If any provision of this Agreement is declared by any judicial or other competent to be void, voidable, illegal or otherwise unenforceable, the Parties shall amend that provision in such reasonable manner as achieves the intention of the Parties without illegality or at the discretion of the Company, it may be severed from this Agreement and the remaining provisions of this Agreement shall remain in full force and effect.

 

  1. COSTS

Each Party shall bear its costs incurred in the negotiation, preparation, and execution of this Agreement.

 

  1. APPLICABLE LAW

The Parties agree that construction, validity, and performance of this Agreement shall be governed by the State and/or Country in which the duties of this Agreement are expected to take place. In the event that the duties of this Agreement are to take place in multiple States and/or Countries, this Agreement shall be governed by ILLINOIS STATE LAW

IN WITNESS WHEREOF, each of the Parties has executed this Agreement, both Parties by its duly authorized officer, as of the day and year set forth below.

 

 

Signed by the duly authorized representative of

the CLIENT

Signature:       

Name:

Designation:   

Date:…………………………………………….………………..

 

 

Signed by the duly authorized representative of

the COMPANY

Signature:       

Name:

Designation:   

Date:…………………………………………….………………..

 

 

 

 

 

 

 

 

 

 

 

 

 

 

 

 

 

 

 

 

 

 

SCHEDULE A

 

The services offered by PERMIT STUDIO LLC shall include:

 

  • Consult Architect on all required documentation prior permit submittal.
  • Uploading all drawings required for the scope of work.
  • Uploading all documents and applications required for the scope of work
  • Schedule any necessary meetings with DOB for clarification or corrections
  • Revenue Review
  • Obtain final permit

 

 

 

 

 

 

 

 

 

 

 

 

 

 

 

 

 

 

 

 

 

 

 

                                                          SCHEDULE B

                                         STATEMENT OF WORK SECTION

 

 

SCOPE OF WORK DELIVERABLES DURATION OF PROJECT PROJECT COSTS ADDITIONAL INFORMATION
Process Building Permit for new structure 1. Document submittal requirements & time frames for plan review in the Department of Building.

 

2. Plan Submittal  Coordination of all required documents necessary to successfully submit to the DOB.

 

3. Online Application Process

4. Zoning Review(s) and/or

5. Approval, Coordinate Contractor Information.

 

 

     
Process Landscape Approval Prepare and distribute items required for the Landscape approval process.

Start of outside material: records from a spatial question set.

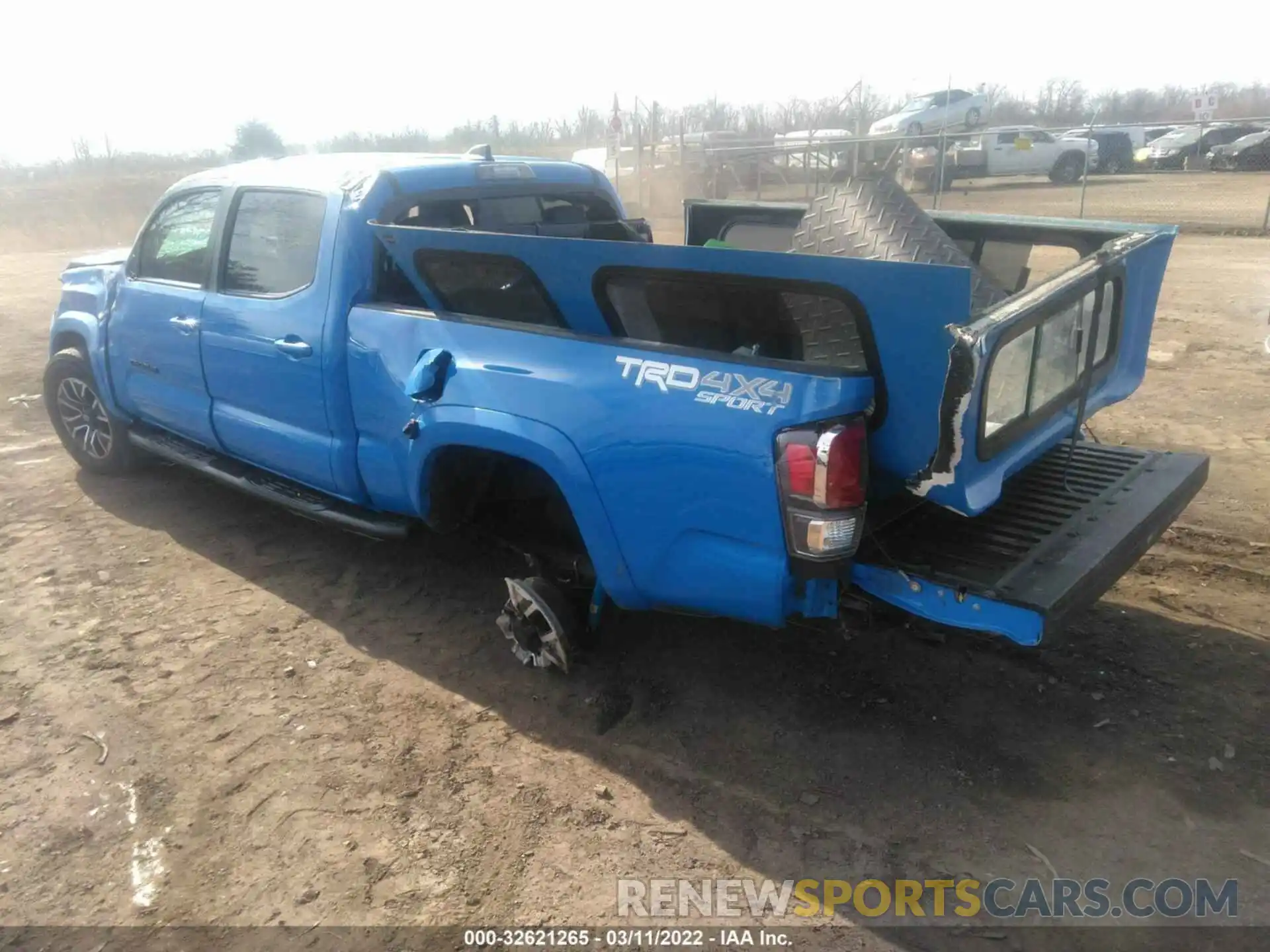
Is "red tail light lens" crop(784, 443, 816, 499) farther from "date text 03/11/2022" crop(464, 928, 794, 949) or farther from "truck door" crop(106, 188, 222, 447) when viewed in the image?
"truck door" crop(106, 188, 222, 447)

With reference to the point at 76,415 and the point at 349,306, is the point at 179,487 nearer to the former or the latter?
the point at 76,415

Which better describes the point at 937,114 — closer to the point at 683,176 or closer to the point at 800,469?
the point at 683,176

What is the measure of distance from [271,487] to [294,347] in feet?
2.78

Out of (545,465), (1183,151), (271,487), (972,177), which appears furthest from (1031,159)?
(545,465)

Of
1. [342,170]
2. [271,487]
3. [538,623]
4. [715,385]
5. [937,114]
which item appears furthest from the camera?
[937,114]

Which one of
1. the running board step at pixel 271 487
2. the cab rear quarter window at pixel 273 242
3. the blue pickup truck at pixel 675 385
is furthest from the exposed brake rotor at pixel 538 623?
the cab rear quarter window at pixel 273 242

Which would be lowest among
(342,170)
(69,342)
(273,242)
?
(69,342)

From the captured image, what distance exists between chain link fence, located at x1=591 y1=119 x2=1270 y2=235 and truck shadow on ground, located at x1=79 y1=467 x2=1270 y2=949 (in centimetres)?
1178

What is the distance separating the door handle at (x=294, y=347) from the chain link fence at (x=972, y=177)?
11.7m

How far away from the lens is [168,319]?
4762 mm

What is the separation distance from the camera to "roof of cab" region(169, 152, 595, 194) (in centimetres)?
399

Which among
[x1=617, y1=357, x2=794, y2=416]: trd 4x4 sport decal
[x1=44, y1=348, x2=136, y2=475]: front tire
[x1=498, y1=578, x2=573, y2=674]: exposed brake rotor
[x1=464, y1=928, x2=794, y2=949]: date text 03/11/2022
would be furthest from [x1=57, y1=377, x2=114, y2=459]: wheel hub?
[x1=464, y1=928, x2=794, y2=949]: date text 03/11/2022

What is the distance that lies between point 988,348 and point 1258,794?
166 cm

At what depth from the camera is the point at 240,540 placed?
498cm
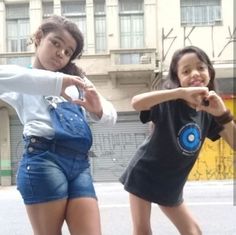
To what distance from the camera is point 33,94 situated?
1.90 metres

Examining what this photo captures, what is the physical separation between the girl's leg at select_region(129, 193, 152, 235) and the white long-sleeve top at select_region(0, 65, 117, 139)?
521 millimetres

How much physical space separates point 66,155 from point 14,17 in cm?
1513

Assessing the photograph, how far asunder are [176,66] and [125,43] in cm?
1377

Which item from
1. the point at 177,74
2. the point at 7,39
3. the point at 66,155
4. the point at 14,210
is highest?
the point at 7,39

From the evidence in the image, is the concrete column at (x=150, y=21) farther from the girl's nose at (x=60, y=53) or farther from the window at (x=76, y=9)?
the girl's nose at (x=60, y=53)

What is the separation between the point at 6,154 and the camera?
53.8ft

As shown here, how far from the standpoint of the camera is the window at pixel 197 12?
16.0 meters

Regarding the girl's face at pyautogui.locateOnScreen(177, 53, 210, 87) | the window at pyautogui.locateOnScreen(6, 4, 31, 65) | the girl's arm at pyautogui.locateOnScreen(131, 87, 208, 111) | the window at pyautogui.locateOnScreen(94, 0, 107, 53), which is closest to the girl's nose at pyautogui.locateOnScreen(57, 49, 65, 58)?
→ the girl's arm at pyautogui.locateOnScreen(131, 87, 208, 111)

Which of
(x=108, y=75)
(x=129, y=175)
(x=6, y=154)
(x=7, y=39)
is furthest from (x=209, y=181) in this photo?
(x=129, y=175)

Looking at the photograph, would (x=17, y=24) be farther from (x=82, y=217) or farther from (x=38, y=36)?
(x=82, y=217)

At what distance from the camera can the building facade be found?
15.6 metres

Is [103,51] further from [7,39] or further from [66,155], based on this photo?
[66,155]

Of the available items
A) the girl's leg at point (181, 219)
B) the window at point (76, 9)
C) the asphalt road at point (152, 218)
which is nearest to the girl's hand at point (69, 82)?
the girl's leg at point (181, 219)

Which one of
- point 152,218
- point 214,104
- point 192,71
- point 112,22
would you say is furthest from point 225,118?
point 112,22
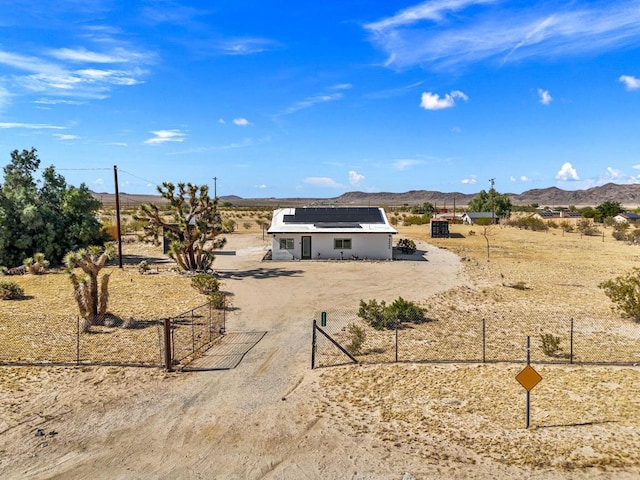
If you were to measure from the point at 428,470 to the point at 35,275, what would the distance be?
99.4ft

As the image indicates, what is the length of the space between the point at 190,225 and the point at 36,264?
10.5 m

> Provide recommendations regarding drawing formatting to meet city guidelines.

> Coordinate and follow up with the Project Team regularly to ensure that all documents will be completed properly and returned to our office in a timely manner.

> Provide regular updates to the project team outlining the current status, outstanding documents and approvals necessary to complete the Landscape approval process.